(원본 레코드):
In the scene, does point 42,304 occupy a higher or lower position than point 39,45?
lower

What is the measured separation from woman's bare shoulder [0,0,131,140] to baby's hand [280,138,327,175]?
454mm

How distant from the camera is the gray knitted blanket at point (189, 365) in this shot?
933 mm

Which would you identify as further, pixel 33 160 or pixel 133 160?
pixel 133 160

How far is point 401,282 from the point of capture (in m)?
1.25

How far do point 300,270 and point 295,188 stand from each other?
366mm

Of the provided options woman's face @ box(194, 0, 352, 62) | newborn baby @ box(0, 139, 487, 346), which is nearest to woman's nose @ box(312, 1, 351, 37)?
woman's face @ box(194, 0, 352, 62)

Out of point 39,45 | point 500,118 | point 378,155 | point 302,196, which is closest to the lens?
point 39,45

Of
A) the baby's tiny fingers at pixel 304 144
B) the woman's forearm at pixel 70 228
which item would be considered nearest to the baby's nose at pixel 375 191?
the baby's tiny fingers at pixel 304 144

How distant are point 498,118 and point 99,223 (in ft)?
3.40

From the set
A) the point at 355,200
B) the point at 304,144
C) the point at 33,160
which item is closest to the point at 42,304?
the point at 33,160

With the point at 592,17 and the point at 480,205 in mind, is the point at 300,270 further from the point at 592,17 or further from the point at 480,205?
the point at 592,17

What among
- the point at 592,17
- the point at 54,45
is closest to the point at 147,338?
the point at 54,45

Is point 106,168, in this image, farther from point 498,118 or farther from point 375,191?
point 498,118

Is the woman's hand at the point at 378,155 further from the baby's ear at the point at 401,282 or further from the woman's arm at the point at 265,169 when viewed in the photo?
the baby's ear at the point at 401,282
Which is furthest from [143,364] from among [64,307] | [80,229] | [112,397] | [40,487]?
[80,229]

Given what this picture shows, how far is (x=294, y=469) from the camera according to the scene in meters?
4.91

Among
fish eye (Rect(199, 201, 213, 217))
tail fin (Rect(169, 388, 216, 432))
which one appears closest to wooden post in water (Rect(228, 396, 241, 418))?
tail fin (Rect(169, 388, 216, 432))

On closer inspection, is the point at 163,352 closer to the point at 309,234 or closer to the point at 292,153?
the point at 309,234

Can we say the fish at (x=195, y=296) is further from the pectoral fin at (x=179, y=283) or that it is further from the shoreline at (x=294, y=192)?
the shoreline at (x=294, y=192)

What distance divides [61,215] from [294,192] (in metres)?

(과제 지시): 위의 레코드 전체를 한 글자도 수정하지 말고 처음부터 끝까지 원문 그대로 다시 적으시오.

(과제 답변):
In the scene, does point 42,304 occupy a higher or lower position than point 39,45?
lower

What is the measured separation from woman's bare shoulder [0,0,131,140] to baby's hand [280,138,327,175]?
454mm

How distant from the camera is the gray knitted blanket at point (189, 365) in this shot?
933 mm

Which would you identify as further, pixel 33 160 or pixel 133 160?
pixel 133 160

How far is point 401,282 from the point of capture (in m)?
1.25

How far do point 300,270 and point 295,188 stand from each other?
366mm

Of the provided options woman's face @ box(194, 0, 352, 62) | newborn baby @ box(0, 139, 487, 346), which is nearest to woman's nose @ box(312, 1, 351, 37)?
woman's face @ box(194, 0, 352, 62)

Out of point 39,45 | point 500,118 | point 378,155 | point 302,196, which is closest to the lens?
point 39,45

Of
A) the baby's tiny fingers at pixel 304 144
B) the woman's forearm at pixel 70 228
which item would be considered nearest to the baby's nose at pixel 375 191?
the baby's tiny fingers at pixel 304 144

How distant are point 498,118 and point 99,223 (in ft)?
3.40

From the set
A) the point at 355,200
B) the point at 304,144
C) the point at 33,160
which item is closest to the point at 42,304?
the point at 33,160

With the point at 592,17 and the point at 480,205 in mind, is the point at 300,270 further from the point at 592,17 or further from the point at 480,205?
the point at 592,17

What among
- the point at 592,17
- the point at 54,45
is closest to the point at 147,338?
the point at 54,45

Is point 106,168, in this image, farther from point 498,118 or farther from point 375,191?
point 498,118

Is the woman's hand at the point at 378,155 further from the baby's ear at the point at 401,282 or further from the woman's arm at the point at 265,169 when viewed in the photo?
the baby's ear at the point at 401,282
Which is furthest from [143,364] from among [64,307] | [80,229] | [112,397] | [40,487]?
[80,229]

Given what this picture shows, how far is (x=294, y=469) from the camera according to the scene in meters?
4.91

Among
fish eye (Rect(199, 201, 213, 217))
tail fin (Rect(169, 388, 216, 432))
which one appears closest to wooden post in water (Rect(228, 396, 241, 418))?
tail fin (Rect(169, 388, 216, 432))

On closer inspection, is the point at 163,352 closer to the point at 309,234 or closer to the point at 292,153?
the point at 309,234

Can we say the fish at (x=195, y=296) is further from the pectoral fin at (x=179, y=283) or that it is further from the shoreline at (x=294, y=192)?
the shoreline at (x=294, y=192)

What distance divides [61,215] from [294,192] (in metres)?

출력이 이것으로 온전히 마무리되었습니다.